Tips for talking to members about GMP equalisation

GMP equalisation is complex, controversial and liberally sprinkled with unknowns. And with press interest and misinformation flying around, it’s important for trustees to establish themselves as a reliable resource for members. Ever since the issue went to the High Court last year, we’ve been helping schemes talk to their members about it. We’ve developed approaches and messages that anticipate and answer members’ questions.

To help you get it right for your members, we’ve written 9 quick tips. You can download this nice-looking A4 version of these tips here – to print out, send around and otherwise share. Otherwise, read on further down this page…

1. Start with the headlines

Most members want to know quickly what equalisation means for them. So, like a journalist, always start with the briefest, clearest summary you can manage. Many members won’t be affected, so tell them straight away. Then they won’t need to read further (or ring your admin team). For example, ‘A recent court ruling means some members might be in line for a top-up to their pension, though most will not be affected…’

2. Get to the point

Don’t be tempted to lead on long- winded chronicles of SERPS, contracting out or how GMPs work. Very few members care about that. They want to know if and how they’re affected.
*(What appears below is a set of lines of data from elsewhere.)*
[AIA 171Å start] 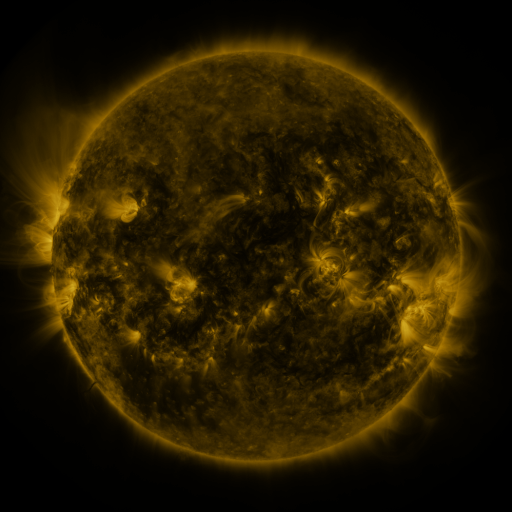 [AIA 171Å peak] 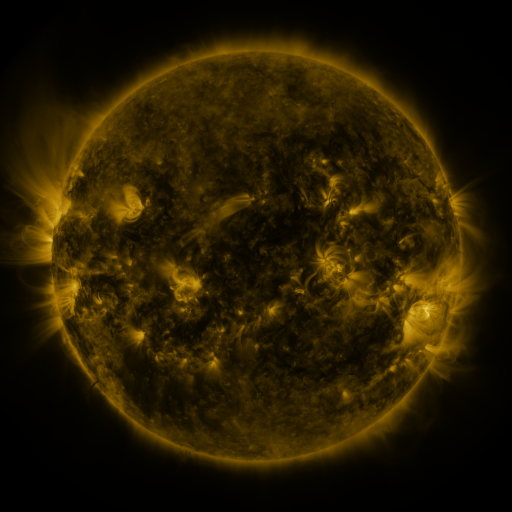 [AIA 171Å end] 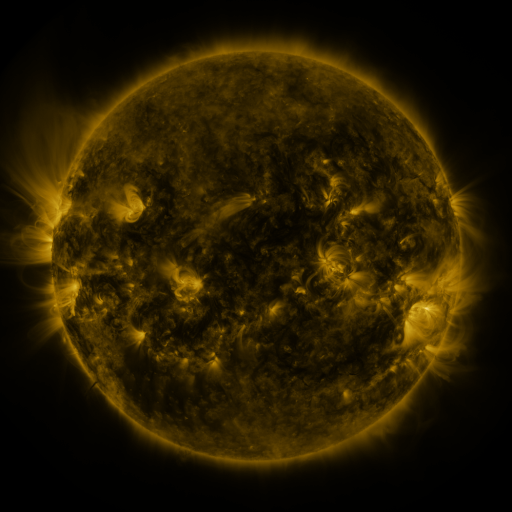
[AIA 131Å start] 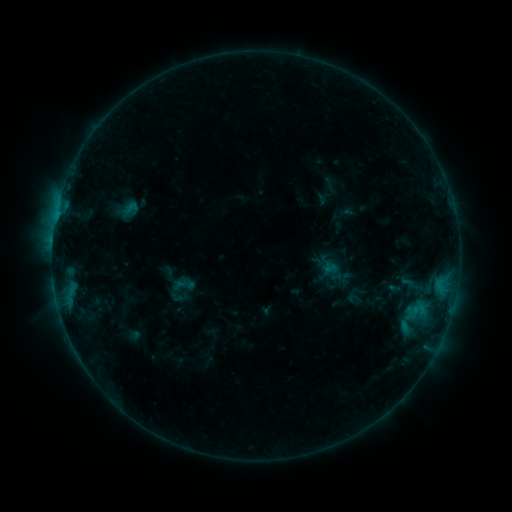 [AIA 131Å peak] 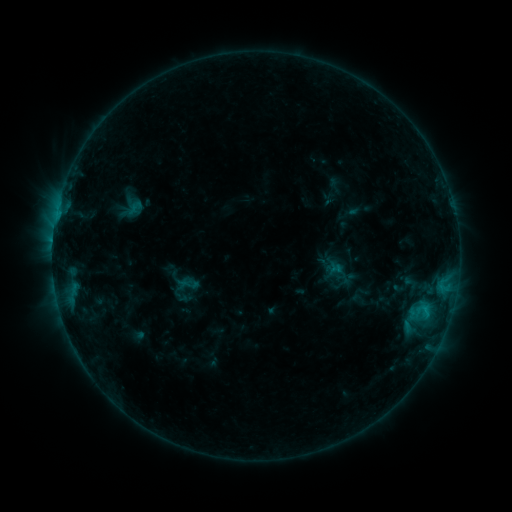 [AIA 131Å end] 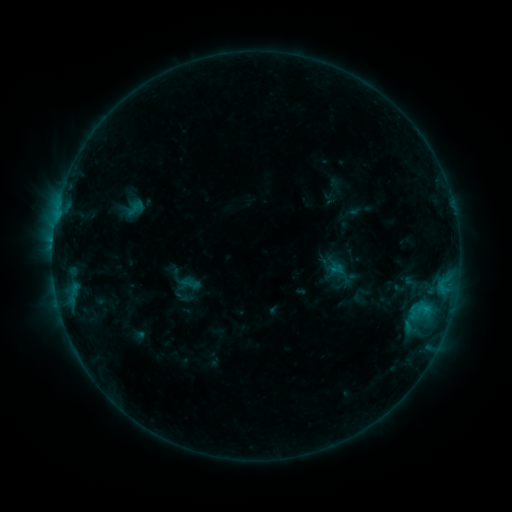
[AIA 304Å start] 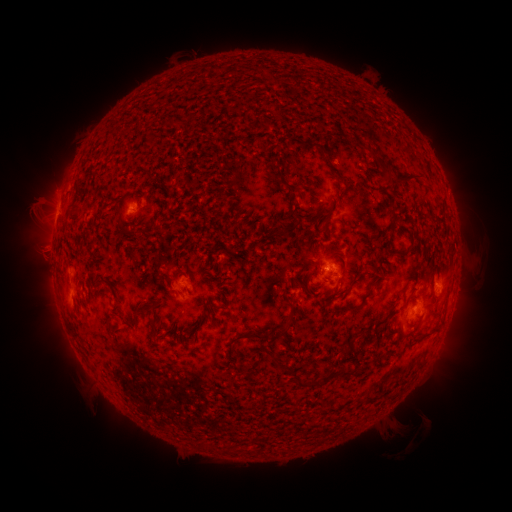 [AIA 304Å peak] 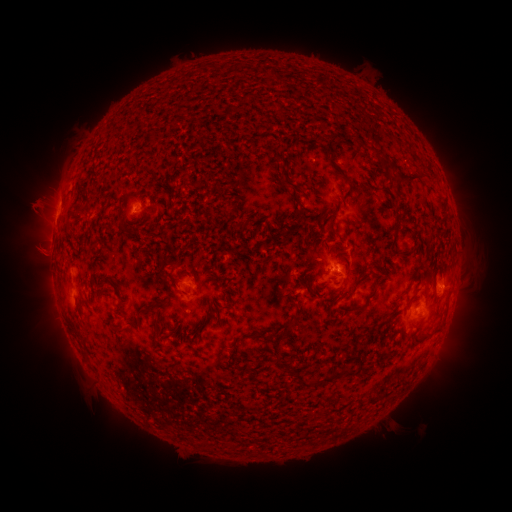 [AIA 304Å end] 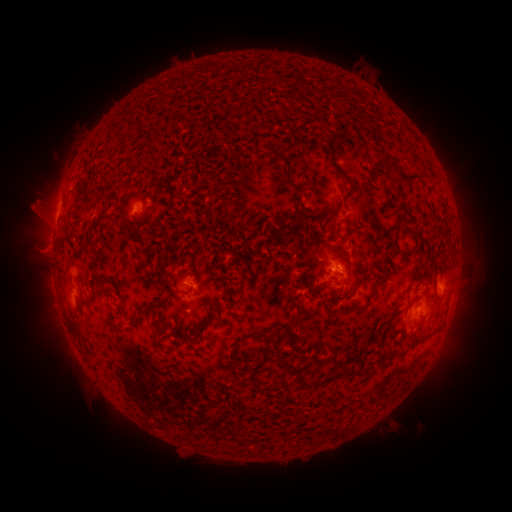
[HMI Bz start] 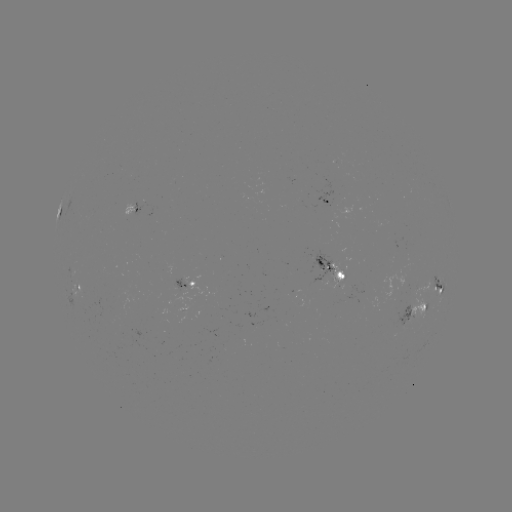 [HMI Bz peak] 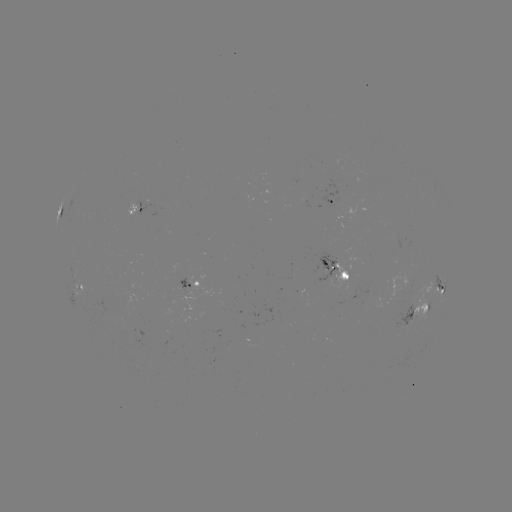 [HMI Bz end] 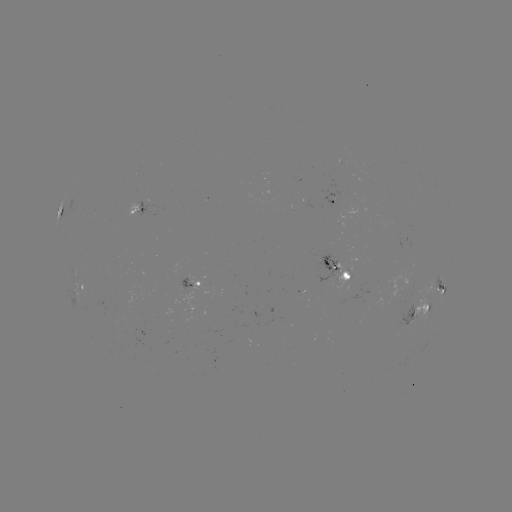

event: emerging-flux region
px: (408, 322)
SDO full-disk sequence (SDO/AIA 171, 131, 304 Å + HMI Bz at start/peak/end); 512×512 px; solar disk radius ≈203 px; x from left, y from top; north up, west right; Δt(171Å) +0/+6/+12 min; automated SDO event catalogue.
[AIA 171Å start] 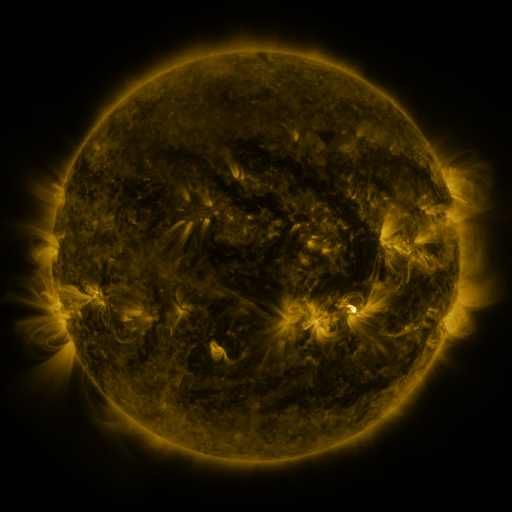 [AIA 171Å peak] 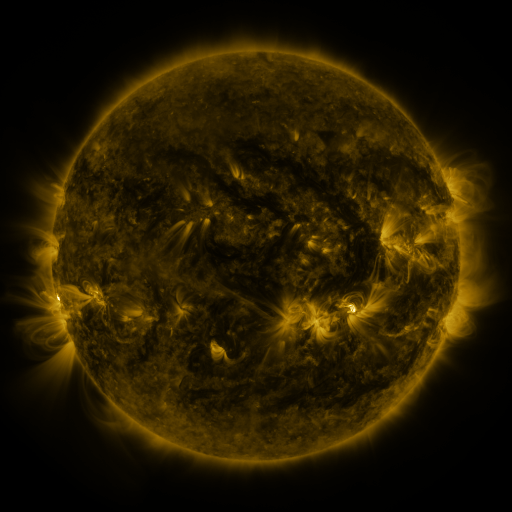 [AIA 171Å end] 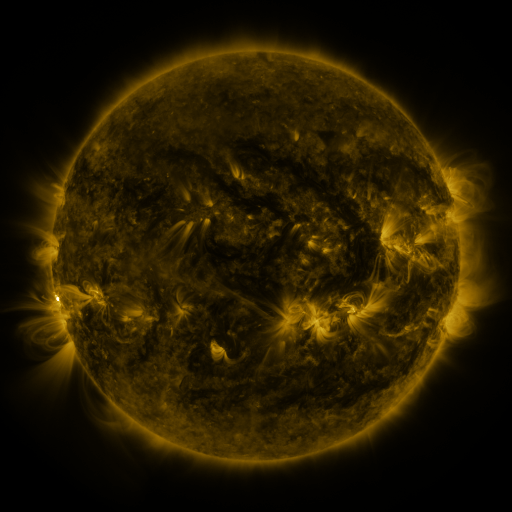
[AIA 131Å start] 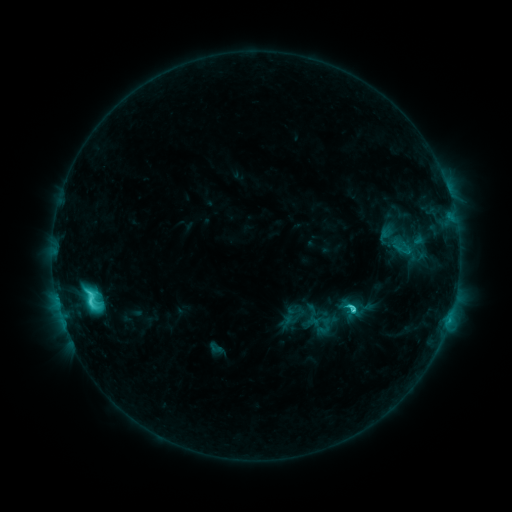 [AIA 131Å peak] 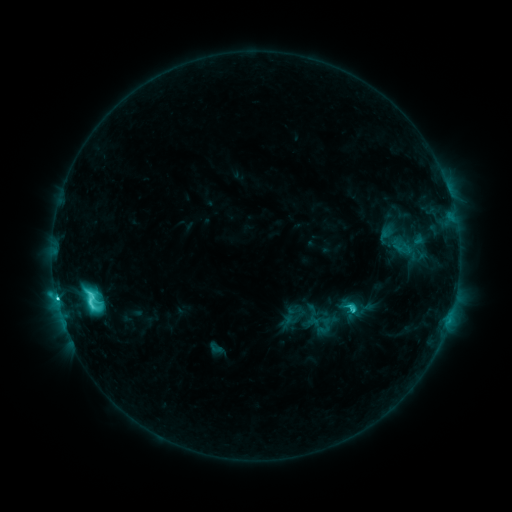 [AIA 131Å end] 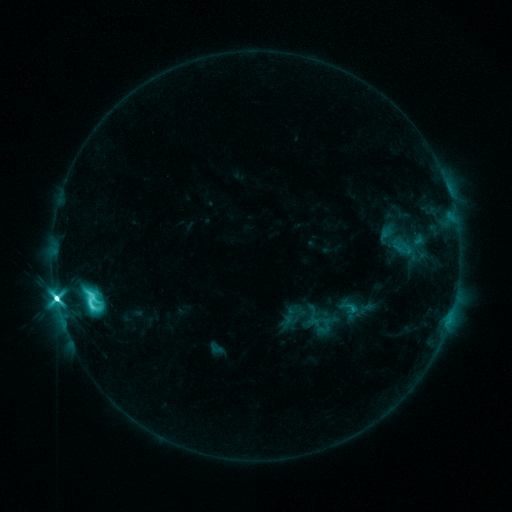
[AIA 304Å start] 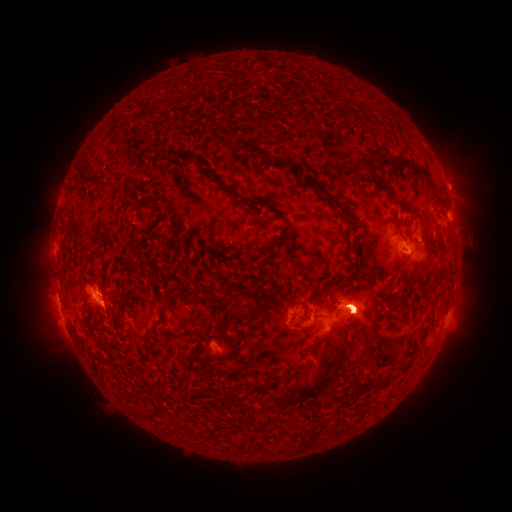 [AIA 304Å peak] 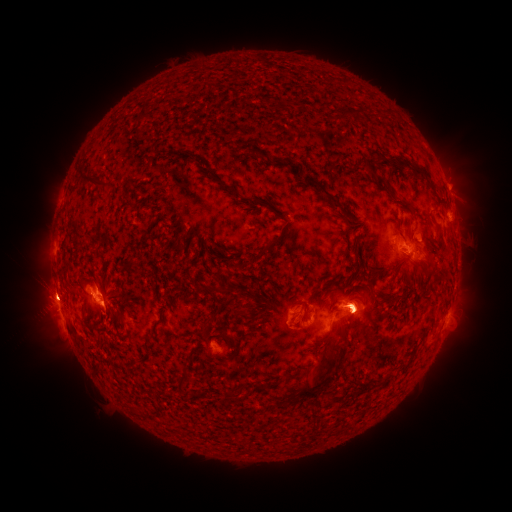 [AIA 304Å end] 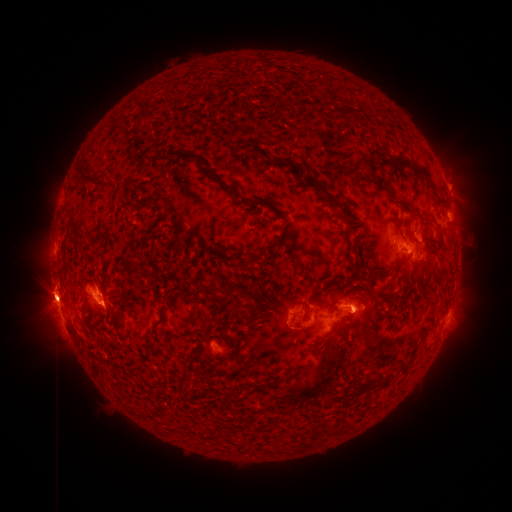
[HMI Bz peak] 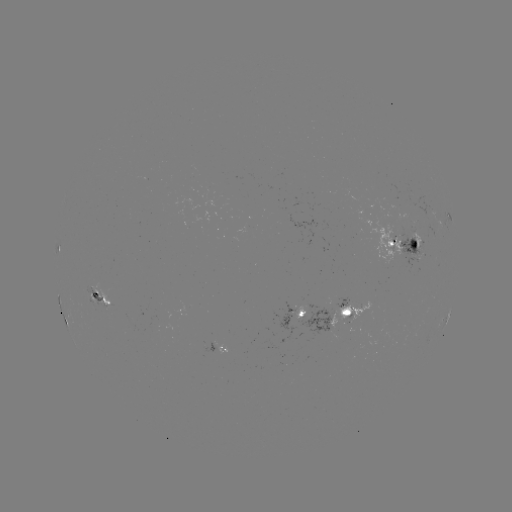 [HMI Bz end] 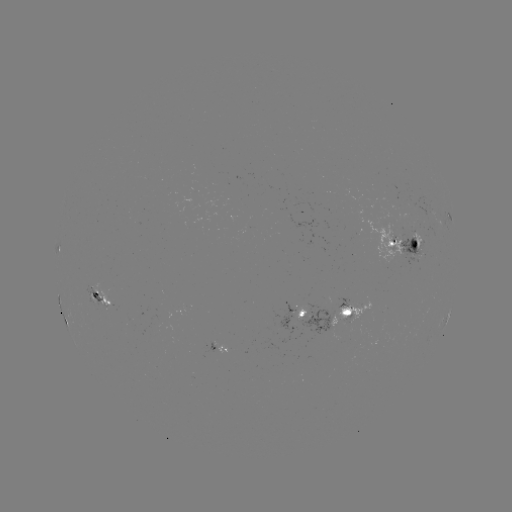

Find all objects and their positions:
eruption: (49, 294)
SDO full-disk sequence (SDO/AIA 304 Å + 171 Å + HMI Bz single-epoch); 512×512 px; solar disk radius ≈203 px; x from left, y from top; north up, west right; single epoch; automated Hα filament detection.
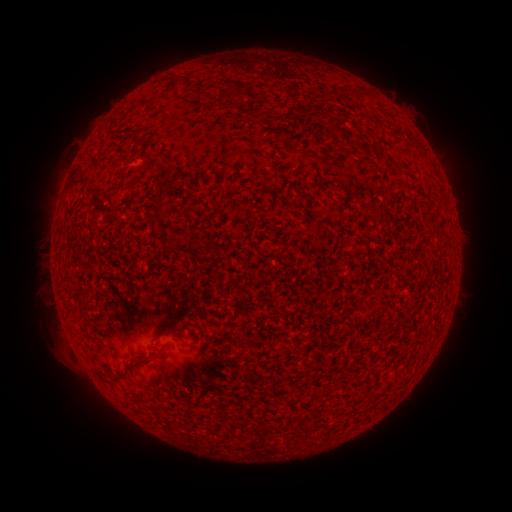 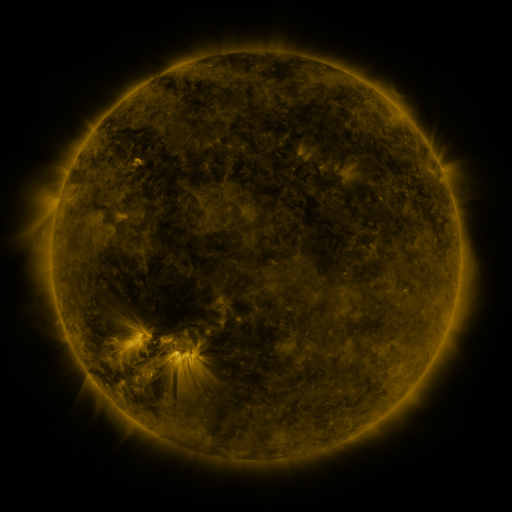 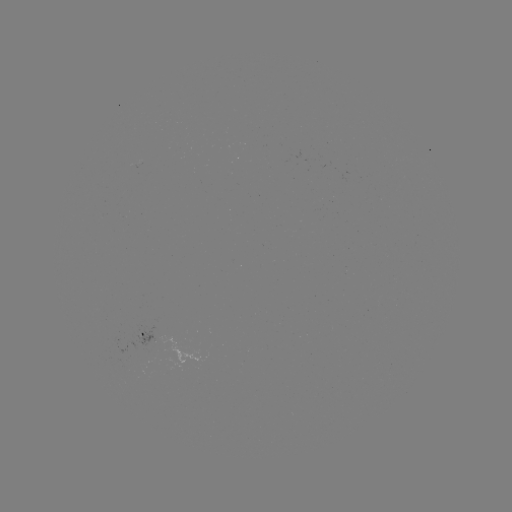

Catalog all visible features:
filament: (283, 120)
filament: (319, 134)
filament: (366, 148)
filament: (148, 157)
filament: (157, 160)
filament: (161, 195)
filament: (424, 206)
filament: (182, 248)
filament: (210, 252)
filament: (136, 361)
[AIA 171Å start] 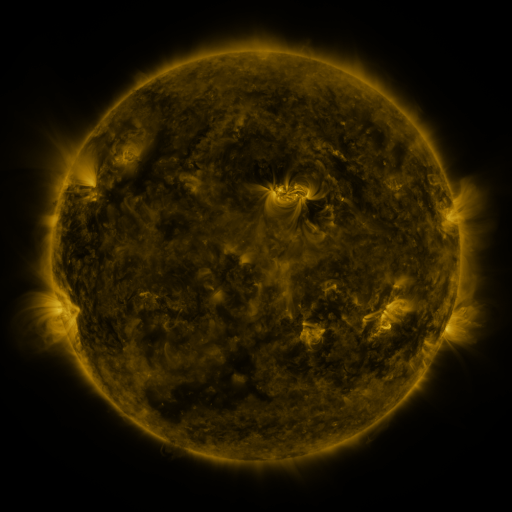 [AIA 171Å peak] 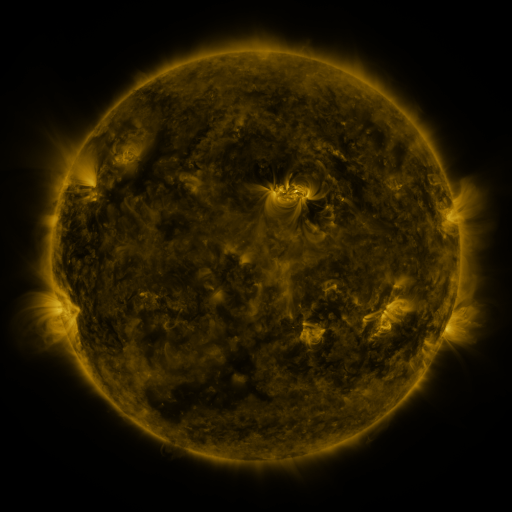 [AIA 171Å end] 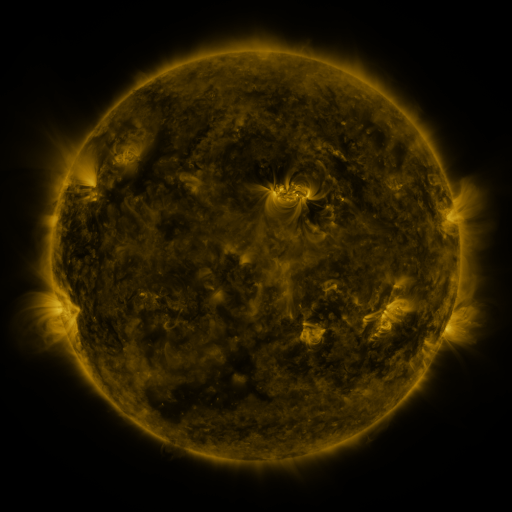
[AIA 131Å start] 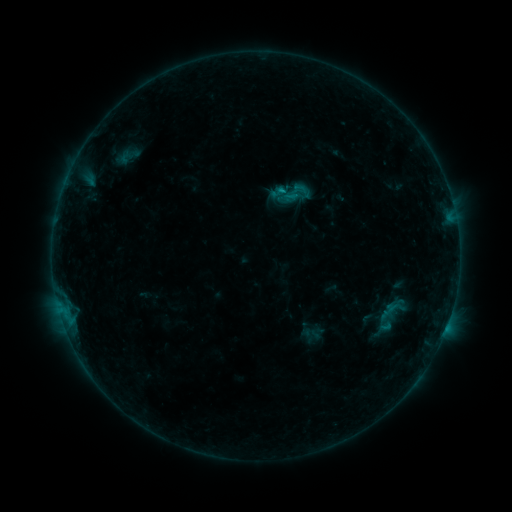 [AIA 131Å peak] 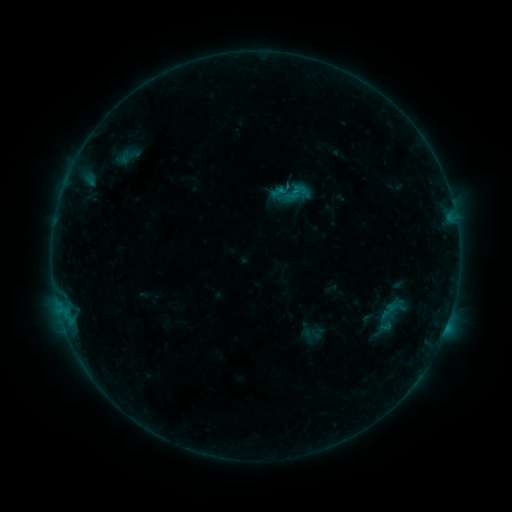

So cut to the chase and save the background information for your website, along with some FAQs.

3. Keep everyone calm

Be clear that some people might get a bit extra, others will see no change, and nobody will lose out. Use short sentences and everyday words to make sure members get these points clearly. If they’re neither excited nor worried, they’re less likely to hassle you for more details.

4. Outline who’s affected

You don’t know the details, but you can broadly define those who might be in line for some extra money. That’s helpful, because anyone who isn’t in the magic 90-97 GMP cohort can stop reading. It’s also worth saying men and women could be affected, as a lot of the press coverage has focused on women.

5. Make your words work

Choose carefully the word or phrase you use to describe the extra money. An ‘adjustment’ sounds like it could be up or down, so might worry people. An ‘increase’ sounds like it could be substantial. Perhaps talk about ‘a bit extra’ or ‘a top-up’ – it sounds positive, but not pools-win positive.

6. Give ballpark numbers

Members want to know how much they’re getting and when. You don’t know either. But if you set some expectations it will stop members ringing you up to ask. So ask your administrators to estimate a figure in pounds that will cover most situations. And put a date on when members might get their money. If you can’t do that, put a date on when you’ll get back to them (see 9).

7. Be trusted trustees

Equalisation is an opportunity to (re-)establish the trustees as the go-to source of friendly but authoritative information for members. So make the effort to use super-clear language that connects with members. And invite members to keep checking the website and suggest FAQs they’d like to see.

8. Choose your channels

Think about how your members would like to receive information about this. A presentation from a manager? A simple video of trustees talking? A postcard? It doesn’t have to be a letter.

9. Keep the conversation going

Don’t say nothing just because there’s no news. Tell members when you’ll update them, and stick to that. Give them an update of how things are going, and any new estimates of timescale or figures. If you don’t talk to members, others (who might not have their best interests at heart) will.